Georges Braque, Studio with Black Vase (1938), via Phillips Collection
Georges Braque was a French artist born in the late 19th century and was a determining force, along with the likes of Picasso, in the forming of the Cubism movement, pioneering new forms and techniques in figuration and depiction that ultimately became a driving force for much of the 20th century avant-garde. Georges Braque and the Cubist Still Life, 1928-1945, currently on view at the The Phillips Collection, is a reflection of the changes happening in society in its modern period, with Braque positioned at the forefront; an in-depth look at the years leading up to and through World War II, and the artist’s simultaneous reactions.
Georges Braque, Stool, Vase, Palette (1939), via Phillips Collection
In the 1920’s, Duncan Phillips helped introduce Braque’s paintings to a wider American audience, and now, Braque has returned to the public eye through The Phillips Collection, offering a new look at the painter’s work nearly 100 years after he arrived in the United States. The show wastes no time, examining Braque’s signature techniques as applied to the form of the still-life. The exhibition also brings together the Braque paintings known as the Rosenberg Quartet (1928-29) for the first time in 80 years.
Georges Braque, Still Life with Oysters (1937), via Phillips Collection
“It is not enough to make people see the object you paint. You must also make them touch it.” It was this tactile understanding of the subject that Braque embraced in his still life works, using the brush as a tool to turn the landscape over, to explore the various intricacies and perceptual folds inherent in a three-dimensional space. His techniques, moving outside of a singular perspective, helped to pioneer the Modernist traditions of painting, viewing the canvas as a space to move beyond rigidly formal representation, and into more figurative, explorative work.

WHAT TO DO
(1) Answer these from the text about the Braque exhibition:
(a) Which museum is showing Georges Braque and the Cubist Still Life, 1928-1945?
(b) In which decade did Duncan Phillips help bring Braque's paintings to a wider American audience?
(c) The exhibition reunites the Rosenberg Quartet for the first time in how many years?
(2) Write the next few sentences of the text about the Braque exhibition, picking up after its final sentence.

STORED ROWS
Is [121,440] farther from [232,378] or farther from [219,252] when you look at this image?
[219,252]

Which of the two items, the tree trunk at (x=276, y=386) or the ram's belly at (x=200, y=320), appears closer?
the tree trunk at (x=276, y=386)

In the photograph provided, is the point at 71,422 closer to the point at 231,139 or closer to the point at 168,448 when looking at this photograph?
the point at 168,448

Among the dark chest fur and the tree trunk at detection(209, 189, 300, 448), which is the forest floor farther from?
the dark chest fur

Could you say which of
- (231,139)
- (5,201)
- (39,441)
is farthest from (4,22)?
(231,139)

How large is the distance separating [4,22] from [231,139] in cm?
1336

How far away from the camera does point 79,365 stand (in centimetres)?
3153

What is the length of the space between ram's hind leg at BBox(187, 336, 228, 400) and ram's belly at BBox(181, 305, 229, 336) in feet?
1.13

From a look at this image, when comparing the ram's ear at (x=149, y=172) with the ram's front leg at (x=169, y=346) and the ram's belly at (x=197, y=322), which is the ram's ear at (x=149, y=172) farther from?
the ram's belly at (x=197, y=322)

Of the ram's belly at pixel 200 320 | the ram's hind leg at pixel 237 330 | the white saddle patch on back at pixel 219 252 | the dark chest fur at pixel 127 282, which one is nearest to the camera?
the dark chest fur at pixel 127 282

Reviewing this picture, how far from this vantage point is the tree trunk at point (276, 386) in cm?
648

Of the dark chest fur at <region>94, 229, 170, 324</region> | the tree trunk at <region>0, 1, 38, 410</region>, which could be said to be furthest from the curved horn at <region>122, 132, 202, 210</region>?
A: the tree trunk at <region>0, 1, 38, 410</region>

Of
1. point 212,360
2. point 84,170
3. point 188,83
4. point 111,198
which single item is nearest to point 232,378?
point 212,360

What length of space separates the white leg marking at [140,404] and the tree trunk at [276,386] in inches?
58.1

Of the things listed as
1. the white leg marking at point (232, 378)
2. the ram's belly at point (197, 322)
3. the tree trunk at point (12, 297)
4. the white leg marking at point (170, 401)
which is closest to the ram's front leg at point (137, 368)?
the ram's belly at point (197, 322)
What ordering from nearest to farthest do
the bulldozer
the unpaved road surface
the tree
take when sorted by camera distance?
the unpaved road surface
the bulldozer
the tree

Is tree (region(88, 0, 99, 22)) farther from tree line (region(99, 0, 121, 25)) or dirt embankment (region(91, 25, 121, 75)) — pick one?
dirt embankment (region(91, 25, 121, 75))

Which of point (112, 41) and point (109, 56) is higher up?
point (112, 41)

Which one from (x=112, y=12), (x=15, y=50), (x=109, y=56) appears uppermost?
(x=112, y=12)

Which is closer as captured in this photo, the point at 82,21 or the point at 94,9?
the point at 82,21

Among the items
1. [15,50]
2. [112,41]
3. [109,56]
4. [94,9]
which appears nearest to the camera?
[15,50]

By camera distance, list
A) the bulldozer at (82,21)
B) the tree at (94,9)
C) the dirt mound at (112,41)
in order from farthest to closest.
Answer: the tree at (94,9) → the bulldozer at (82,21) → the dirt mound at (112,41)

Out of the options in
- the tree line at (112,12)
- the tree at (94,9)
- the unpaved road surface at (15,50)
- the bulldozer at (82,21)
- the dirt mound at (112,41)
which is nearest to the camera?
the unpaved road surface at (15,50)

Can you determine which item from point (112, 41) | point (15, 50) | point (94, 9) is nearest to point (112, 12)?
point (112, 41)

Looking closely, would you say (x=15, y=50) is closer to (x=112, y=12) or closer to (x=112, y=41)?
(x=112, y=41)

ANSWERS PER TASK
(1)
(a) The Phillips Collection
(b) The 1920s
(c) 80 years

(2)
Georges Braque, Pitcher, Candlestick and Black Fish (1943), via Phillips Collection
The exhibition makes explicit inquiry into Braques kinetic depictions of motionless objects, imbuing subjects like fruit, music instruments and glassware with a sense of vibrant presence. His objects do not merely stand in relation through interplays of shadow and light, depth and form, but instead seem locked in a energetic exchange, their impact on the surrounding space operating both as a form itself, and as an impact on the canvas. Braque distills the act of depiction to a relation of forms, moving his work into a study not only of perception, but of translation, employing his masterful artistic language to set objects into new modes of exchange.
The show is on view until September 1st.
Georges Braque, Mandolin and Score (The Banjo) (1941), via Phillips Collection
Georges Braque, The Round Table (1929), via Phillips Collection
The Phillips Collection.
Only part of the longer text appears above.